◆ SUPPLIED PASSAGE ◆
"""
By most accounts, the cardinal sin of retail is being “out of stock.”
Being unable to meet customer demand for certain items, sizes and colors is a far more costly problem with potentially lethal long-term customer relations implications than overshooting inventory a bit and then having to liquidate your leftovers.
In short, the gold standard is to always order too much and never turn a customer away.
But while that is easy to say, actually hitting a predictive bullseye on that front — often six to 12 months in advance — is never an easy task, and the so-called “Goldilocks” inventory call has only gotten harder over the past few years of supply chain bottlenecks.
“Although we expect to be in a better inventory position in the coming weeks, demand has far exceeded our sales forecast, and as a result, we do anticipate that we will be chasing additional inventory for the remainder of the year,” Lululemon CEO Calvin McDonald told investors last week (June 2) on the athletic apparel retailer’s first-quarter earnings call.
As such, Lululemon’s Q1 inventory was up 75% in dollar terms versus a year ago, due in large part to the inflated cost of bringing stuff in via air, a challenge that has been compounded by rapid growth (LULU Q1 sales were +32%), a significant expansion of new products (such as footwear and golf), and the need for longer lead times for everything.
“While our levels are higher than our historical norms, we are comfortable with the quality and composition of our inventory,” McDonald said, calling the retailer’s inventory position “strong” and “balanced” between strong business momentum and ongoing global supply chain challenges.
Inventory Goes Mainstream
While retail industry investors typically want to focus on core metrics such as sales, earnings or customer growth, Wall Street’s sharp pencil analysis is currently drilling down into inventory levels like never before.
PVH, for example, the maker of Calvin Klein, Tommy Hilfiger, IZOD and other brands, told investors its current inventory level was down 4% from a year ago, as the New York-based apparel firm said it was continuing to work through significant COVID-related delays that it expects will gradually improve in the back half of this year.
"""
◆ REQUIRED ACTION ◆
Extend the article on retail inventory levels, picking up after its final sentence about PVH. The records that follow come from a different source than the article on retail inventory.

◆ GIVEN INFORMATION ◆
"""
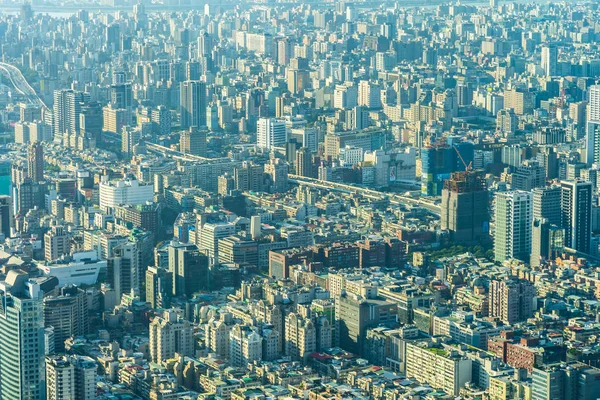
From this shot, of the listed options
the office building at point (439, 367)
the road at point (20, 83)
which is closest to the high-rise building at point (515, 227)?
the office building at point (439, 367)

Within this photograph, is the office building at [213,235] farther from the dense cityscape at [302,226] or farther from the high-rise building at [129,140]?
the high-rise building at [129,140]

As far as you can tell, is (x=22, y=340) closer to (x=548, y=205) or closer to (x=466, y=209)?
(x=466, y=209)

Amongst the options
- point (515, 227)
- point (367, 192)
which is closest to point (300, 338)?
point (515, 227)

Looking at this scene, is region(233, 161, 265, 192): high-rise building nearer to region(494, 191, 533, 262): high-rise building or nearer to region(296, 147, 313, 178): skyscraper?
region(296, 147, 313, 178): skyscraper

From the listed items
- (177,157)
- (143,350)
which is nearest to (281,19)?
(177,157)

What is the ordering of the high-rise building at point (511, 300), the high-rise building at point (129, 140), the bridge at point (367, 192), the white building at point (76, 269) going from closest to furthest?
the high-rise building at point (511, 300), the white building at point (76, 269), the bridge at point (367, 192), the high-rise building at point (129, 140)

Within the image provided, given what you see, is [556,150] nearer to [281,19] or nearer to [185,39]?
[185,39]
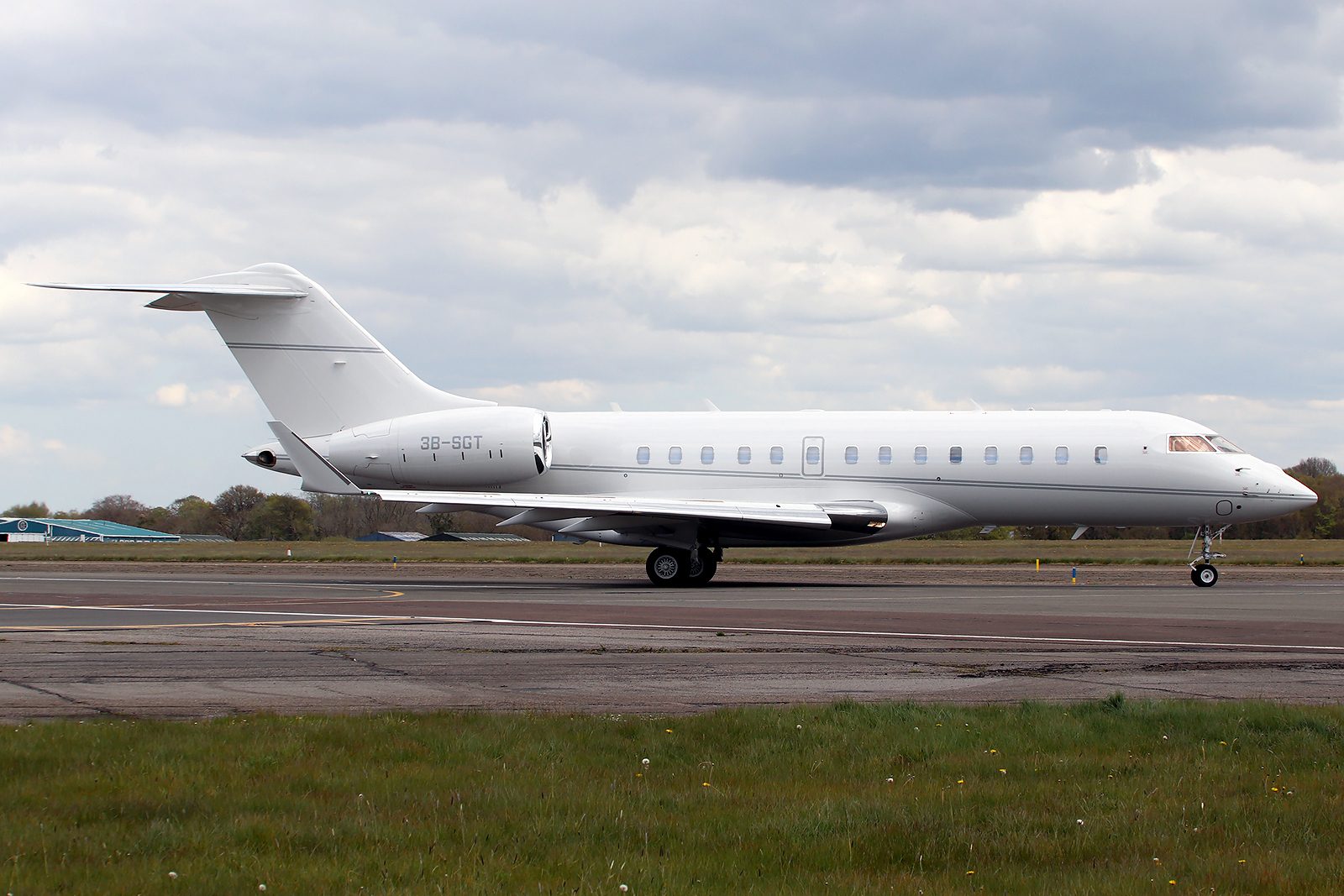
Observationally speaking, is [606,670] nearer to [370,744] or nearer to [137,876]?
[370,744]

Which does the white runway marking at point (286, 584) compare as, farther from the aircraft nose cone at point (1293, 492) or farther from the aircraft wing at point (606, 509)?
the aircraft nose cone at point (1293, 492)

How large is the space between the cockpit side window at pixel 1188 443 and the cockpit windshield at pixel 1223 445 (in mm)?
185

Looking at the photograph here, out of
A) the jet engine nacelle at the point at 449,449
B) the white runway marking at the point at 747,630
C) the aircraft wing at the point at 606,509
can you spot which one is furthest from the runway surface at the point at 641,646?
the jet engine nacelle at the point at 449,449

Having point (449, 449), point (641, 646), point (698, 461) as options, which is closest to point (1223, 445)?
point (698, 461)

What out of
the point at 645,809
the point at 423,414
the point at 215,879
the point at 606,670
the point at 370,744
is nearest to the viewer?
the point at 215,879

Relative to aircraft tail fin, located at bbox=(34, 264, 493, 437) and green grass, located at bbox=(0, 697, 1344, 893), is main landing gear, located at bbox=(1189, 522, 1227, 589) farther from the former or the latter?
green grass, located at bbox=(0, 697, 1344, 893)

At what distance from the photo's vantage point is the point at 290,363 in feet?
100

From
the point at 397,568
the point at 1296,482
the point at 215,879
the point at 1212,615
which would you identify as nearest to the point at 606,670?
the point at 215,879

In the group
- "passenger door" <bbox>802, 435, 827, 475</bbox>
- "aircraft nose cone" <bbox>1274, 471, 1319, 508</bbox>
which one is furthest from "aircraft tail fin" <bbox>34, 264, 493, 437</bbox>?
"aircraft nose cone" <bbox>1274, 471, 1319, 508</bbox>

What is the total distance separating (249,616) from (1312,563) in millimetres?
32365

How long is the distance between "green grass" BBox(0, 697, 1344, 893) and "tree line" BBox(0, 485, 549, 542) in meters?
71.0

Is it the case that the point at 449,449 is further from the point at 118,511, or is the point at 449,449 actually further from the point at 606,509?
the point at 118,511

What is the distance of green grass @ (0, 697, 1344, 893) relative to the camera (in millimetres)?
5305

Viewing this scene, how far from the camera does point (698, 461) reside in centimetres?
2967
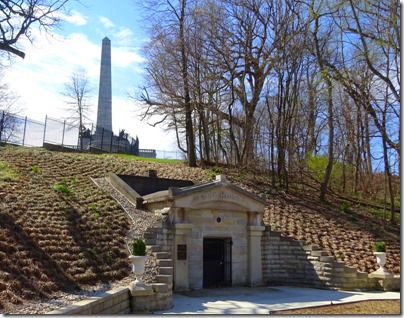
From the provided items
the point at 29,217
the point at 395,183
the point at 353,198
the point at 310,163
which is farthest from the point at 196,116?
the point at 29,217

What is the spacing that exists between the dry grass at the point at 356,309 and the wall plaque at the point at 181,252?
3.62m

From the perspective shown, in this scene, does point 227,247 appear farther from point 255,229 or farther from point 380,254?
A: point 380,254

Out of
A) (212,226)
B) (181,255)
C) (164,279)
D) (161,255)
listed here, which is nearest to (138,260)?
(164,279)

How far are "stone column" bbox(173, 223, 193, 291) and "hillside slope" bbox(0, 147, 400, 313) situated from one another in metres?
1.48

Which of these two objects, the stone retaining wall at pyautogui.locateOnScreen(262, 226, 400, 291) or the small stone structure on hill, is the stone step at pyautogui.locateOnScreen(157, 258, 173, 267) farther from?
the stone retaining wall at pyautogui.locateOnScreen(262, 226, 400, 291)

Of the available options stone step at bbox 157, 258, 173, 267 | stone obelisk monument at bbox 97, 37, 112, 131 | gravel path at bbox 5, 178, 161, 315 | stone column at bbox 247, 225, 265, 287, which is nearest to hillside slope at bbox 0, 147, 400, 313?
gravel path at bbox 5, 178, 161, 315

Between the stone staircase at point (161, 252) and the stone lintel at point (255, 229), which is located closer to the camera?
the stone staircase at point (161, 252)

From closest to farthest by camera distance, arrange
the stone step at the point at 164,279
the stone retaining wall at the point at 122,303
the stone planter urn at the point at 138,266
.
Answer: the stone retaining wall at the point at 122,303, the stone planter urn at the point at 138,266, the stone step at the point at 164,279

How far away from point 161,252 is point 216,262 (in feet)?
8.20

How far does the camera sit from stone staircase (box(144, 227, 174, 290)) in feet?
33.7

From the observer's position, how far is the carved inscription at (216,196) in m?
12.9

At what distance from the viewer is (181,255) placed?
1223cm

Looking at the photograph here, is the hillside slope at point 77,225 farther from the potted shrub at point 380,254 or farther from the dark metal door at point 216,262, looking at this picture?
the dark metal door at point 216,262

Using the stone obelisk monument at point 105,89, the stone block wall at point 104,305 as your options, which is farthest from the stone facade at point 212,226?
the stone obelisk monument at point 105,89
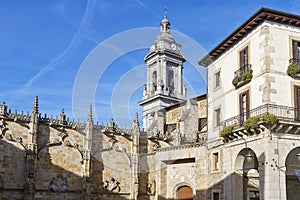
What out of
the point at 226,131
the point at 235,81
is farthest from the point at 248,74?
the point at 226,131

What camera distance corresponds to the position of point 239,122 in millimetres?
22172

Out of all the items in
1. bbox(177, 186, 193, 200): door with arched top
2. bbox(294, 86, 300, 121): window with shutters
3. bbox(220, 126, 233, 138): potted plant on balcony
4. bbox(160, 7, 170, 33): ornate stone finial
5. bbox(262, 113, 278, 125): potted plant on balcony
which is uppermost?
bbox(160, 7, 170, 33): ornate stone finial

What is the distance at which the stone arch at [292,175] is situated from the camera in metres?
21.8

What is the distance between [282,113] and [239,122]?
294cm

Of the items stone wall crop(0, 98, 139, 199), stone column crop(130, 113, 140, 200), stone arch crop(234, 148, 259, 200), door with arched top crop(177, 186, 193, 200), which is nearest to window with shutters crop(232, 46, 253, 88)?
stone arch crop(234, 148, 259, 200)

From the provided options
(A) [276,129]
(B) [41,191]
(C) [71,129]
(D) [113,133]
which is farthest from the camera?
(D) [113,133]

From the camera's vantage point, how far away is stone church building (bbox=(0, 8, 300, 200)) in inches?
788

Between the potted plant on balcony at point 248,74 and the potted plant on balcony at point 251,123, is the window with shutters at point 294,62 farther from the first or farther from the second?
the potted plant on balcony at point 251,123

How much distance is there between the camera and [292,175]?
22.7 metres

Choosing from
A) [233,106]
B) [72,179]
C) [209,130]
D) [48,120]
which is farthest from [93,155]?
[233,106]

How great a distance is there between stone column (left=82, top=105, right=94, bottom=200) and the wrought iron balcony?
1418cm

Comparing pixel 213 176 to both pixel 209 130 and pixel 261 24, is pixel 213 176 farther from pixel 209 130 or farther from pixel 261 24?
pixel 261 24

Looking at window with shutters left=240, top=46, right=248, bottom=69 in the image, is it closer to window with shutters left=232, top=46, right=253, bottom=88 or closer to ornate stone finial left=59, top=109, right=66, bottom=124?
window with shutters left=232, top=46, right=253, bottom=88

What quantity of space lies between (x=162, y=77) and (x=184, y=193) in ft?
100
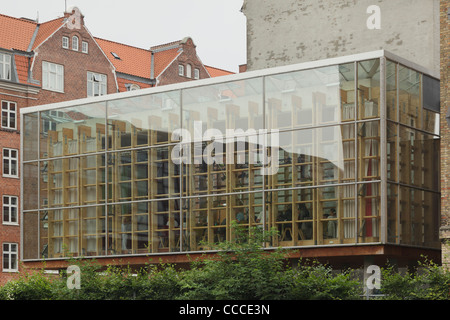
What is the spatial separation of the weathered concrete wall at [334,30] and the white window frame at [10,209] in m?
16.6

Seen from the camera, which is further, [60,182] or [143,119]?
[60,182]

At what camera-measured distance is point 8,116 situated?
54.4m

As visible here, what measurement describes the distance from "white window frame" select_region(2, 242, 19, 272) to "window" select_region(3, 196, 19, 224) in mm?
1328

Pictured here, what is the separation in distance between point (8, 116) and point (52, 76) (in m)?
4.38

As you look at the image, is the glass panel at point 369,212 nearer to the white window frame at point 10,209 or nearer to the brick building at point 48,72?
the brick building at point 48,72

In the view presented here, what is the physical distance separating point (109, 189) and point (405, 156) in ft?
42.1

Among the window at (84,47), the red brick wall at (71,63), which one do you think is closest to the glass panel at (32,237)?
the red brick wall at (71,63)

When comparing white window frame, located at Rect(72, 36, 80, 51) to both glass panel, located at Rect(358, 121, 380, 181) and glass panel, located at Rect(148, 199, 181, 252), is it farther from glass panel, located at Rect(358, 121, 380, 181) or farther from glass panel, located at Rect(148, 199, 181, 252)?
glass panel, located at Rect(358, 121, 380, 181)

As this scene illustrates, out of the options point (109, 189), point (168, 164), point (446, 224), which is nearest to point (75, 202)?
point (109, 189)

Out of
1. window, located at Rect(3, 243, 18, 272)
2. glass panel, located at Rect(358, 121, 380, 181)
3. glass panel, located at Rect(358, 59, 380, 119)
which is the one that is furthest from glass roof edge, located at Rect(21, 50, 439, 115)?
window, located at Rect(3, 243, 18, 272)

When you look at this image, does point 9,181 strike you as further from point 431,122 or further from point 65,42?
point 431,122

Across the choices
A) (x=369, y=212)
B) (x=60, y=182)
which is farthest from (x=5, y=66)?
(x=369, y=212)

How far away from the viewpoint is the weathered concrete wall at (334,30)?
133 ft
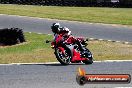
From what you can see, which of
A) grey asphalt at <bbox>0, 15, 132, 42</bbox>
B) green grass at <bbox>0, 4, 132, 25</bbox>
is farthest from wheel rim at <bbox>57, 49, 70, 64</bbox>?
"""
◆ OUTPUT FOR THIS TASK ◆
Like its peers and rivals, PVH has been trying to refill its warehouses and hasten its supplier and delivery routes, it has had to make a big, costly, upfront bet that it will be able to get enough of the right stuff — but not to0 much — onto store shelves in time for holidays.
“The downside with that is it is costing us airfreight in the first half of the year,” PVH CFO Zachary Coughlin told investors on the company’s Q1 earnings call Thursday (June 2) afternoon, pointing to a $12 million airfreight impact last quarter that will be similar this quarter, before reversing in the second half.
“We expect to abate that in the second half as well,” Coughlin said. “We’ll be getting both higher inventory levels and less airfreight [costs].”
In Transit vs on the Shelf
For most retailers, much of the inventory build-up they are reporting and counting on for the busy season is still in transit or sitting in a container somewhere trying to get to its final destination, whether that’s at sea, anchored offshore or stacked up in a port.
The longer it takes to get these goods off-loaded, the more nervous retailers are getting to make sure they arrive. To ensure this delivery, some form of expedited freight will likely be needed, a service upgrade that not only goes up in price as time frames compress, but one that puts retailers into a market that has dwindling spare capacity.
Fabric and craft retailer Joann said its inventory and logistics costs were up $40 million last quarter versus a year ago, an expense the 70-year-old operator of 850 stores said it had no choice in paying.
“We also made a conscious choice to bring in our peak inventory-build earlier this year to mitigate the risk of supply chain disruptions,” Joann CFO Matthew Susz said on the company’s Q1 earnings call last week. “As a result, at the end of the quarter, we had $23 million more in in-transit inventory on its way to our distribution centers than at the same point last year.”
With retailers, seemingly without exception, taking extraordinary steps to ensure they have more than enough stuff to sell this fall and winter, the collective inventory build that is currently underway is — by design — almost certain to overshoot demand. In doing so, merchants are clearly more comfortable with holding clearance sales than they are pushing their luck with another round of “out of stock” notices.